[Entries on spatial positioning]
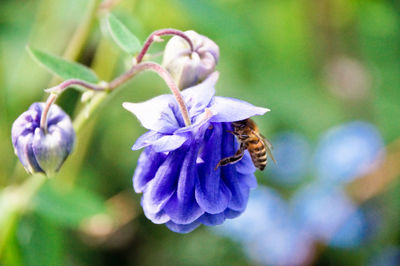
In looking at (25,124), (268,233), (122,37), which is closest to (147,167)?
(25,124)

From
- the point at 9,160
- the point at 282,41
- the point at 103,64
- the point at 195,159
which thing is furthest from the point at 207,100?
the point at 282,41

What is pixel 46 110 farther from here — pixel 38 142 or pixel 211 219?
pixel 211 219

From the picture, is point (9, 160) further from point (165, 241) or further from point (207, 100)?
point (207, 100)

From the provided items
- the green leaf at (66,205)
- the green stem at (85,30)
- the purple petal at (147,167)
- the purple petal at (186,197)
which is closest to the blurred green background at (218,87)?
the green leaf at (66,205)

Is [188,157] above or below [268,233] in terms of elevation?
above

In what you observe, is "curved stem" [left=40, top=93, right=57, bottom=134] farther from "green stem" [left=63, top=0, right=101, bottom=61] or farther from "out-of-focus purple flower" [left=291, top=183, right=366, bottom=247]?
"out-of-focus purple flower" [left=291, top=183, right=366, bottom=247]

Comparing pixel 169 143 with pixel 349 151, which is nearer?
pixel 169 143
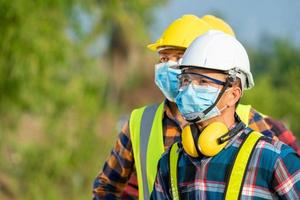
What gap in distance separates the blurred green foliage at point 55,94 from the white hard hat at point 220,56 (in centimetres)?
489

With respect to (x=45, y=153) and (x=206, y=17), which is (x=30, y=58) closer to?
(x=206, y=17)

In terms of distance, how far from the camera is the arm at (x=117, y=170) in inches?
205

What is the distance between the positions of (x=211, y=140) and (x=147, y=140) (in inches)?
46.3

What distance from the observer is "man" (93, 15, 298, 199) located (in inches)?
196

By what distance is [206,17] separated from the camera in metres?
5.73

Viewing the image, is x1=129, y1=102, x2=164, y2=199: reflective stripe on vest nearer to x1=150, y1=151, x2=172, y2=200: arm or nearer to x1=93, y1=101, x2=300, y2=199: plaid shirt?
x1=93, y1=101, x2=300, y2=199: plaid shirt

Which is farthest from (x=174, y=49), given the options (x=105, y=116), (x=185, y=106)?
(x=105, y=116)

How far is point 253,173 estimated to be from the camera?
3.86m

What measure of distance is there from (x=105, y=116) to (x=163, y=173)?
58.7ft

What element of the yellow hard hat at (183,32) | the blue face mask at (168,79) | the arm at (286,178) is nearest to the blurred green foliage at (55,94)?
the yellow hard hat at (183,32)

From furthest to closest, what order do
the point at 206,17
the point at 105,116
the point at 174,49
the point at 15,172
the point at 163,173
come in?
the point at 105,116
the point at 15,172
the point at 206,17
the point at 174,49
the point at 163,173

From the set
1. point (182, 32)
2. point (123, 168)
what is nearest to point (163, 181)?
point (123, 168)

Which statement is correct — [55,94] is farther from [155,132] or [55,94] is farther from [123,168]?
[155,132]

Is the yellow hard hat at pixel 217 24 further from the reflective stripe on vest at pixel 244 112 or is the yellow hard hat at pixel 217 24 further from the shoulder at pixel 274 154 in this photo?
the shoulder at pixel 274 154
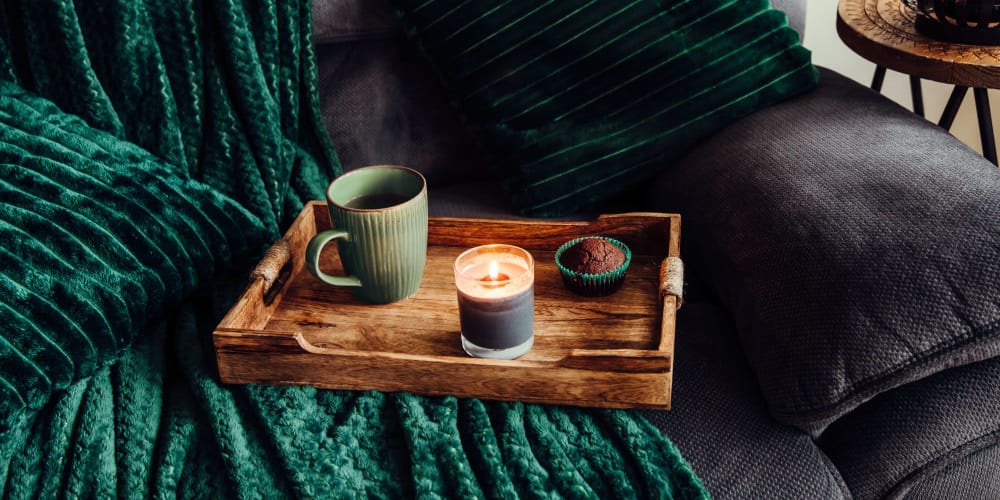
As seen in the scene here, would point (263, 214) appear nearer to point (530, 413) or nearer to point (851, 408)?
point (530, 413)

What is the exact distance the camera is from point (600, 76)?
103 cm

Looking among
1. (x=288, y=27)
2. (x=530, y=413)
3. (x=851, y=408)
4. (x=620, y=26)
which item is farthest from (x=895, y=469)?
(x=288, y=27)

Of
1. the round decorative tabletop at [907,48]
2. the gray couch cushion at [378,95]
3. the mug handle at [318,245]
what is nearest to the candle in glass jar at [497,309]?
the mug handle at [318,245]

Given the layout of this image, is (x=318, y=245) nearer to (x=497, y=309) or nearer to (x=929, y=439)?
(x=497, y=309)

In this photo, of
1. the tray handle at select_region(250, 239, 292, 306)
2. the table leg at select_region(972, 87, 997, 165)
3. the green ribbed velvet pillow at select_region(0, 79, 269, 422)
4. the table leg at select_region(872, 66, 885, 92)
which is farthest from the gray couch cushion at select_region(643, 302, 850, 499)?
the table leg at select_region(872, 66, 885, 92)

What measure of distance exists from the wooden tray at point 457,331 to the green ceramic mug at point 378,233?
0.03m

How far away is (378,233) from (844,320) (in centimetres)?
44

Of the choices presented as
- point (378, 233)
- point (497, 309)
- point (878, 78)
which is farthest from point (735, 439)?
point (878, 78)

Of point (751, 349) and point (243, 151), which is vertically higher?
point (243, 151)

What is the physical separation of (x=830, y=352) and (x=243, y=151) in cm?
73

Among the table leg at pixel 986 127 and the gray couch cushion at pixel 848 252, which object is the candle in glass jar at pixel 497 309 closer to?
the gray couch cushion at pixel 848 252

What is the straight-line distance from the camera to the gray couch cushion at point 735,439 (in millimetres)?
733

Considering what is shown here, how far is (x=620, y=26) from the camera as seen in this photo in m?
1.01

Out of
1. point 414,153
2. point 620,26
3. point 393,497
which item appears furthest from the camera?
point 414,153
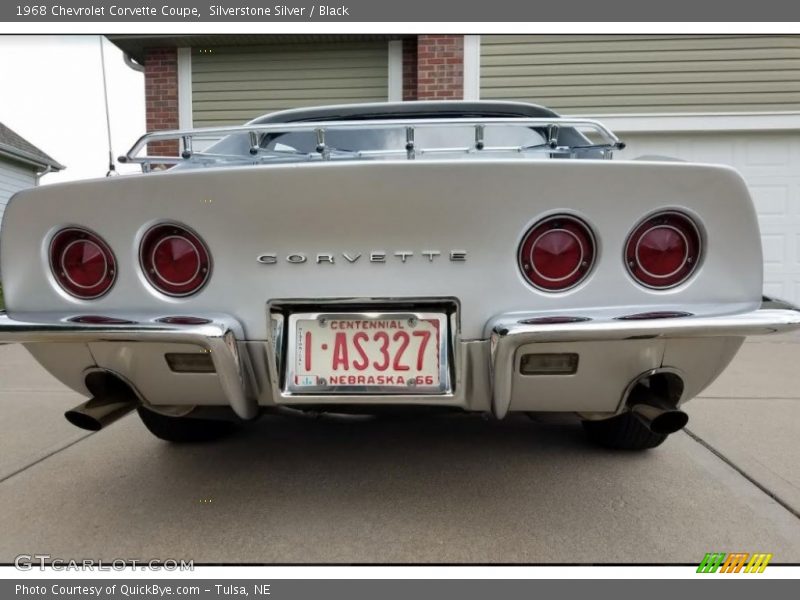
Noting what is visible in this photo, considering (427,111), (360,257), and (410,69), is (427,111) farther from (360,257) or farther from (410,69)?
(410,69)

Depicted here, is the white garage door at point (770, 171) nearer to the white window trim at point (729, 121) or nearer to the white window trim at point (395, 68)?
the white window trim at point (729, 121)

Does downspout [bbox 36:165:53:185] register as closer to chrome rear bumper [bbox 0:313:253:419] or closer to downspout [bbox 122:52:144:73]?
downspout [bbox 122:52:144:73]

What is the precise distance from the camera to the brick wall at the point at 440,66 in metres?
6.25

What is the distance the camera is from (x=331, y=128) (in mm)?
1644

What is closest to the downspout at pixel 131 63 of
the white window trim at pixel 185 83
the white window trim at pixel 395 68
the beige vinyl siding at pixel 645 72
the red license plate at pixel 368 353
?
the white window trim at pixel 185 83

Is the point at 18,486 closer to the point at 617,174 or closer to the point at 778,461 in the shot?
the point at 617,174

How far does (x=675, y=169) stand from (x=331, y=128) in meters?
1.01

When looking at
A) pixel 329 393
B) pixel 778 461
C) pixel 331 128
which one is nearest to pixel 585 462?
pixel 778 461

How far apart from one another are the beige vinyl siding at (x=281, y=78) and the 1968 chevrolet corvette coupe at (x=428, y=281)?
5.67 m

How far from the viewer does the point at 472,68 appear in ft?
20.8

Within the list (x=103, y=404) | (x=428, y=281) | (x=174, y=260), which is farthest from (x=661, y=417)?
(x=103, y=404)

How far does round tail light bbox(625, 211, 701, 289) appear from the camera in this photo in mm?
1479

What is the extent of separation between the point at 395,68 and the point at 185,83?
2797 mm

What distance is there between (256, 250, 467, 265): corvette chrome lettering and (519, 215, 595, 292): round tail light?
20cm
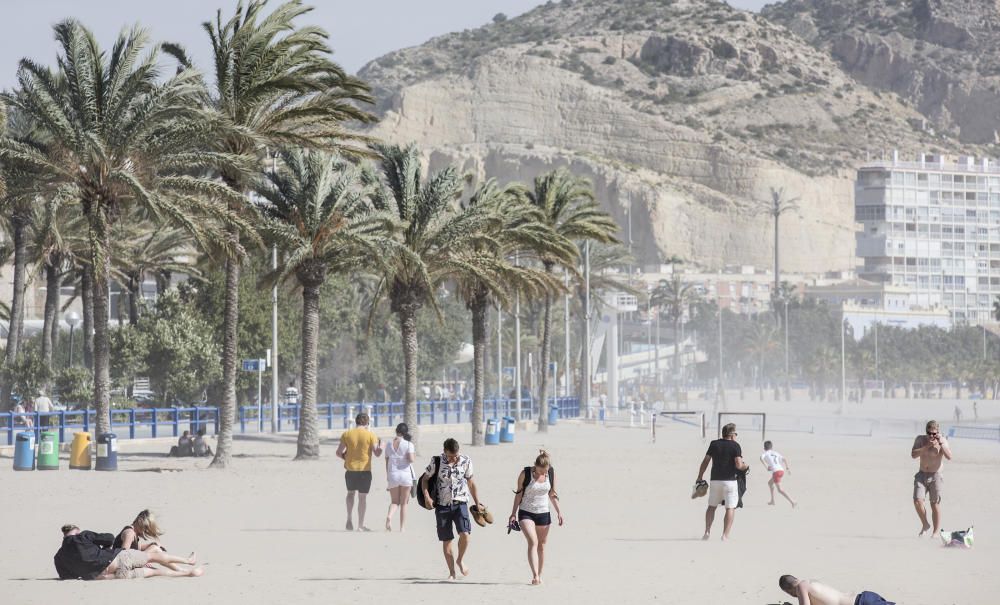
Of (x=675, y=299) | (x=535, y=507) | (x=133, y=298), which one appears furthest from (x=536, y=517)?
(x=675, y=299)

**PROBLEM**
Can you express the records as a JSON list of strings, one string per line with blank lines omitted, starting at the line that contains "Of (x=675, y=299)" and running through the end of the records?

**SOLUTION FOR THIS EXERCISE**
[
  "Of (x=675, y=299) | (x=535, y=507) | (x=133, y=298), which one appears furthest from (x=536, y=517)?",
  "(x=675, y=299)"
]